You do not have to be good.
You do not have to walk on your knees
For a hundred miles through the desert, repenting.
You only have to let the soft animal of your body
love what it loves.
Here she is reading it:
She grew up in Maple Heights, Ohio, about a half hour southeast of where I’m typing this. When she gave a (rare) reading in Cleveland, she joked, “I have to read ‘Wild Geese’ or I shall be chased from the city.”
She said she wrote it while in Cleveland, trying to coax a student to practice the end stop lines technique. “You write one and I’ll write one,” she offered, resulting in “Wild Geese.”
Later in the reading she was asked what it takes to be a poet.
“Read a lot of poetry; find poetry you really love. Don’t be afraid to imitate it. That’s how we learn most everything in the world — love and imitation. The second part is to seek primary sources, to go out into the world. Go to the art museum, yes, but go out into the forest, too. Pay attention to the world.”
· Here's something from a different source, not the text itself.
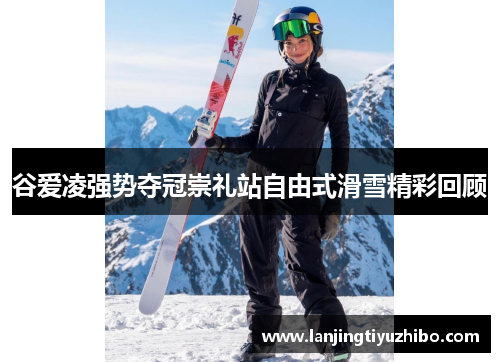 谷爱凌强势夺冠崇礼站自由式滑雪精彩回顾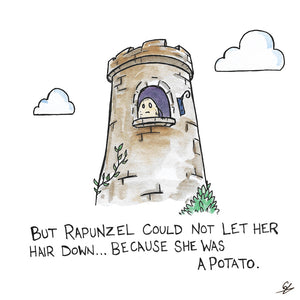 But Rapunzel could not let her hair down... because she was a potato.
This really is the great message of her work: Pay attention. And pay attention to what you pay attention to. (The message of most great art, really.)
It’s spelled out in her poem, “Sometimes”:
It’s there in “A Summer Day”:
I don’t know exactly what a prayer is.
I do know how to pay attention, how to fall down
into the grass, how to kneel down in the grass,
how to be idle and blessed, how to stroll through the fields,
which is what I have been doing all day.
Tell me, what else should I have done?
Doesn’t everything die at last, and too soon?
Tell me, what is it you plan to do
with your one wild and precious life?
It’s there in “When Death Comes”:
When it’s over, I want to say: all my life
I was a bride married to amazement.
I was the bridegroom, taking the world into my arms.
When it’s over, I don’t want to wonder
if I have made of my life something particular, and real.
I don’t want to find myself sighing and frightened,
or full of argument.
I don’t want to end up simply having visited this world.
I think she did it right. And showed us how we can, too.